--- start of Input ---

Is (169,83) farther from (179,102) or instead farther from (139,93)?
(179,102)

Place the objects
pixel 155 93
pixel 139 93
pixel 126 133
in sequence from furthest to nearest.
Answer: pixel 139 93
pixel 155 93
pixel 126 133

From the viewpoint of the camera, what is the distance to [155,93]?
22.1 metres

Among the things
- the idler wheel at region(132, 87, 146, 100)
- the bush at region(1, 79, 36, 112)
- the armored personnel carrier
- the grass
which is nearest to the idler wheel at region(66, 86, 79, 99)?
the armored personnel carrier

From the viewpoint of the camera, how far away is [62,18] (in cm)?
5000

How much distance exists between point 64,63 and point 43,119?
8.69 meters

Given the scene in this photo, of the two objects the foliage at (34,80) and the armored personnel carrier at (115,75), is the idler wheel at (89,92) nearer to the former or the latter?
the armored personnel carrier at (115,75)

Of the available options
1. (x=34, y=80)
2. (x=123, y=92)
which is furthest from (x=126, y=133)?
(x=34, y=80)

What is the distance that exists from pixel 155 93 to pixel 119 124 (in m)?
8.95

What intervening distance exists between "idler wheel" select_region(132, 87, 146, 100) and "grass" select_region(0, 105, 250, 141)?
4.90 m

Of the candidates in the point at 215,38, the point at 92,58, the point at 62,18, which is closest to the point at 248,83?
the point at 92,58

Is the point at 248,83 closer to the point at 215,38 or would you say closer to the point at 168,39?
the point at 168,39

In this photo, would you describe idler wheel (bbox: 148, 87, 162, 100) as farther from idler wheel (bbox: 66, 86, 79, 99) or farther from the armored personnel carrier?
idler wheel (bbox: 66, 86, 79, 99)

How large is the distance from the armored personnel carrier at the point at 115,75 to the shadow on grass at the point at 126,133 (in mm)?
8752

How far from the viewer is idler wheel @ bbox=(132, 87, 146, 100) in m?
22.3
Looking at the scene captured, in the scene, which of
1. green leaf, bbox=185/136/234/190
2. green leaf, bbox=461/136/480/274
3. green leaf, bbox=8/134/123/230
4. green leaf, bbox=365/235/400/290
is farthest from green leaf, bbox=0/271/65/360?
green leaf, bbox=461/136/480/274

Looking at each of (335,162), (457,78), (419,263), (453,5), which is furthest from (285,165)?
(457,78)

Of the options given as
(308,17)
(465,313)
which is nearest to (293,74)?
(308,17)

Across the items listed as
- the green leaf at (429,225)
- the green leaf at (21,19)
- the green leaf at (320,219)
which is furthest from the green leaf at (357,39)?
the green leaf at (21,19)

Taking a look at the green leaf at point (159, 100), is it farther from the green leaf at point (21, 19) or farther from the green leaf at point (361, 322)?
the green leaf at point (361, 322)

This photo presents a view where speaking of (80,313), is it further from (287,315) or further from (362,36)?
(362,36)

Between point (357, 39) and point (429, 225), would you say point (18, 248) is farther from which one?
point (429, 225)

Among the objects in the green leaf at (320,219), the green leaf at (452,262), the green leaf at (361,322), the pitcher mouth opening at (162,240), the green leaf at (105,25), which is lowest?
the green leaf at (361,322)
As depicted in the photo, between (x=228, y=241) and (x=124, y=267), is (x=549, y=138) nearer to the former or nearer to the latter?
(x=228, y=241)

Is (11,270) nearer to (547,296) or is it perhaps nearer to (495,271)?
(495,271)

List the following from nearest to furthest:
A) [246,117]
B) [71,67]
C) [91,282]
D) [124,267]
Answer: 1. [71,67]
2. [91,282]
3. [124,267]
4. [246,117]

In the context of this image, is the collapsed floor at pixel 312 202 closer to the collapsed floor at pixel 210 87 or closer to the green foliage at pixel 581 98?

--- end of Input ---

### Required task
Convert everything in the data from the line containing "From the viewpoint of the camera, what" down to the line containing "22.1 metres" into a JSON list of strings, one string per line, leaving out blank lines.

### The response
[
  "From the viewpoint of the camera, what is the distance to [155,93]?",
  "22.1 metres"
]